Items from a collection
"""
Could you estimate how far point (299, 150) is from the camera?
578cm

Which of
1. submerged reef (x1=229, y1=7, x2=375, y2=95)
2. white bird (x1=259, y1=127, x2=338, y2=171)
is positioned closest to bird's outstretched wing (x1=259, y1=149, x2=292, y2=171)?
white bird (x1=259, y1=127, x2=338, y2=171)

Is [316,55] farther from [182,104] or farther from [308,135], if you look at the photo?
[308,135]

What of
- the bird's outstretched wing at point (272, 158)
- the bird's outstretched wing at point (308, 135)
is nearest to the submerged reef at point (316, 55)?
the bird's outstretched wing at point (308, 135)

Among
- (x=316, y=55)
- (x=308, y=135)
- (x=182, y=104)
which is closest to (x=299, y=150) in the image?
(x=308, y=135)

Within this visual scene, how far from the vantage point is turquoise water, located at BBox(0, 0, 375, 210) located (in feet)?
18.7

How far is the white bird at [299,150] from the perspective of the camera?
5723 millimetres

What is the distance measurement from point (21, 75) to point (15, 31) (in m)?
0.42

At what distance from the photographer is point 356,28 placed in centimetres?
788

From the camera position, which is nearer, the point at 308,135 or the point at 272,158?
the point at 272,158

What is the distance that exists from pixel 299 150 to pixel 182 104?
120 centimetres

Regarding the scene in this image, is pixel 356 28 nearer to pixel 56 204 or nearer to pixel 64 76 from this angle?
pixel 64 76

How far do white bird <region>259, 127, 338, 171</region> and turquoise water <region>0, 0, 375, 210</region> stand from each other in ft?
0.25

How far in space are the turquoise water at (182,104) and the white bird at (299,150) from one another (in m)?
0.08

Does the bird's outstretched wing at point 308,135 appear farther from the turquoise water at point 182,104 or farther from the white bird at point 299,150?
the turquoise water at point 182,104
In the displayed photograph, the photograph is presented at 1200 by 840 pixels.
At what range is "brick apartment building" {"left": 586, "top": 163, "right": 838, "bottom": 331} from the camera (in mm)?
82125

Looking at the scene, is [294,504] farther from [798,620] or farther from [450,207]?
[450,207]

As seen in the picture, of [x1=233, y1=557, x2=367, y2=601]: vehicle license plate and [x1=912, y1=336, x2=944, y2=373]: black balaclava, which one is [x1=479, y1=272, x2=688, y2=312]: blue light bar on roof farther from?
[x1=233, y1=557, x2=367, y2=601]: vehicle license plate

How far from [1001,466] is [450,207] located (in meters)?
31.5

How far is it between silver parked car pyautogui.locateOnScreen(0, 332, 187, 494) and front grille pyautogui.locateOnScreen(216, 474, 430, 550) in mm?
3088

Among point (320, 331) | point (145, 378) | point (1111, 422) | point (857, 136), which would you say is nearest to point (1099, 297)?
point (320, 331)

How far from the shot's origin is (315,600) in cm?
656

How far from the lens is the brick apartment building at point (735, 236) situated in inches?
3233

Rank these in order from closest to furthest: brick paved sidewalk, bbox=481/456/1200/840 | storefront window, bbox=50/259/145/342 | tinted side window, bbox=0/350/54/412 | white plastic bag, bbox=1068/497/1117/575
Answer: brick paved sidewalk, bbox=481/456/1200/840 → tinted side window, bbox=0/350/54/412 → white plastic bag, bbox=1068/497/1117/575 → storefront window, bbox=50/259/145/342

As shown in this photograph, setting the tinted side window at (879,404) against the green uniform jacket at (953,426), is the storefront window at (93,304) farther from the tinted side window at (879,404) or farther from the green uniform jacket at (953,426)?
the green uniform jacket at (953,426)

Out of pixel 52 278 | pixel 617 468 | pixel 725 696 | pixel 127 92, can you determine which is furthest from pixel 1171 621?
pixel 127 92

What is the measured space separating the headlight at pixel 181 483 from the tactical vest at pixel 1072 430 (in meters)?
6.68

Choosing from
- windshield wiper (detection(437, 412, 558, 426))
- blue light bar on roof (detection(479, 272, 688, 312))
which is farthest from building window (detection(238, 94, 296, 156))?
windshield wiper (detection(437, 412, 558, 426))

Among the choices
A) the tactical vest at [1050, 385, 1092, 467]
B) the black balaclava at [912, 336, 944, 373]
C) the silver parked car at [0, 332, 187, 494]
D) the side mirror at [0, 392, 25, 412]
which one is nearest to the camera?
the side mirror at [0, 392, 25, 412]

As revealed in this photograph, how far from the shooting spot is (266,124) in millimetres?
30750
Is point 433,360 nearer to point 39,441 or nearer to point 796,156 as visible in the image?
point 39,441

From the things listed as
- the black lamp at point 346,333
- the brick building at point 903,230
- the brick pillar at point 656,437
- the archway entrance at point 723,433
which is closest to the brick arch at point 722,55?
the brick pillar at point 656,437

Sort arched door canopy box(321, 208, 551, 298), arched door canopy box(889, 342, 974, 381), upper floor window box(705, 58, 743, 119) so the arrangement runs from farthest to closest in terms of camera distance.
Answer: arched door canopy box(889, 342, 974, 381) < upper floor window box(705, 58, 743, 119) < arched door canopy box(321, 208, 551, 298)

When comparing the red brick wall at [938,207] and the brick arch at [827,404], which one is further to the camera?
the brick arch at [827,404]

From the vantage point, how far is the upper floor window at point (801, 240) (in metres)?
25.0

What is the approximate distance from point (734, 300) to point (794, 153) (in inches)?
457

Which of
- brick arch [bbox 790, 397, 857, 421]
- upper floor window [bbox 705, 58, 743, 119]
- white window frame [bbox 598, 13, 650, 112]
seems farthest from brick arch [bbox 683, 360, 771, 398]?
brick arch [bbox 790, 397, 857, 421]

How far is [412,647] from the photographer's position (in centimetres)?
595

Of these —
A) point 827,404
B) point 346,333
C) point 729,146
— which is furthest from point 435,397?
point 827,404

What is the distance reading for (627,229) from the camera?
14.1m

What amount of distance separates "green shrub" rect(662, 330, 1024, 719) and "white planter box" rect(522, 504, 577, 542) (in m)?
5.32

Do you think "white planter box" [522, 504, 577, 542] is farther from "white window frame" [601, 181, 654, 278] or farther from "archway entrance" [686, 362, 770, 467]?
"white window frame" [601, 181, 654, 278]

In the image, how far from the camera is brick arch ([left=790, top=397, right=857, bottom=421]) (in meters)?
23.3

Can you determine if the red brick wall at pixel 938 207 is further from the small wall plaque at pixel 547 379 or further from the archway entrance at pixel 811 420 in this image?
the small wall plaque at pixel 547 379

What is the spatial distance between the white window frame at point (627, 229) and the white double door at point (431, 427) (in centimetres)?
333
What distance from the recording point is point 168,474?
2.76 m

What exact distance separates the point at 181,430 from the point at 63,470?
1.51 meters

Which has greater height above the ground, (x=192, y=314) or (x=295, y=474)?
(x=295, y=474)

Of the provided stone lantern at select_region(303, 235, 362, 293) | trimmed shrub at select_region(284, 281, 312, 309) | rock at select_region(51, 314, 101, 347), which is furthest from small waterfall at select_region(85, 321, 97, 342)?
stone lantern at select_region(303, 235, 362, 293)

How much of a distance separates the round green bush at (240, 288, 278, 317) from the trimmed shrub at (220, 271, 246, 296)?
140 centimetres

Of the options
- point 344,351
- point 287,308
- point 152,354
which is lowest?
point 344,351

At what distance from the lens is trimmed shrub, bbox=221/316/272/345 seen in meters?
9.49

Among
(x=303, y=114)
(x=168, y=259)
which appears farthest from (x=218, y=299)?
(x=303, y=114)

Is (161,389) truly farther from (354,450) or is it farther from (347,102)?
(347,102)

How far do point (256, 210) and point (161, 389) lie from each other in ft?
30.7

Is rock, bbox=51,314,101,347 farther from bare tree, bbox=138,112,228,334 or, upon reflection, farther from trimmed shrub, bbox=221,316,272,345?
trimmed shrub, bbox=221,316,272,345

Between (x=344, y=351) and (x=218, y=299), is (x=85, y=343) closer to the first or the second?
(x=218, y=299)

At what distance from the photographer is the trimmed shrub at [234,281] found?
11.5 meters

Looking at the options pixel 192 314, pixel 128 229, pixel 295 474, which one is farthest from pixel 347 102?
"""
## Given task
Rewrite the lines from the one containing "Among point (320, 331)" through the one containing "Answer: brick paved", both included, as a numbered list with the blank lines omitted.

## Finished task
1. Among point (320, 331) | point (145, 378) | point (1111, 422) | point (857, 136), which would you say is nearest to point (1099, 297)?
2. point (320, 331)
3. How far from the shot's origin is (315,600) in cm?
4. 656
5. How far from the lens is the brick apartment building at point (735, 236) situated in inches?
6. 3233
7. Rank these in order from closest to furthest: brick paved sidewalk, bbox=481/456/1200/840 | storefront window, bbox=50/259/145/342 | tinted side window, bbox=0/350/54/412 | white plastic bag, bbox=1068/497/1117/575
8. Answer: brick paved sidewalk, bbox=481/456/1200/840 → tinted side window, bbox=0/350/54/412 → white plastic bag, bbox=1068/497/1117/575 → storefront window, bbox=50/259/145/342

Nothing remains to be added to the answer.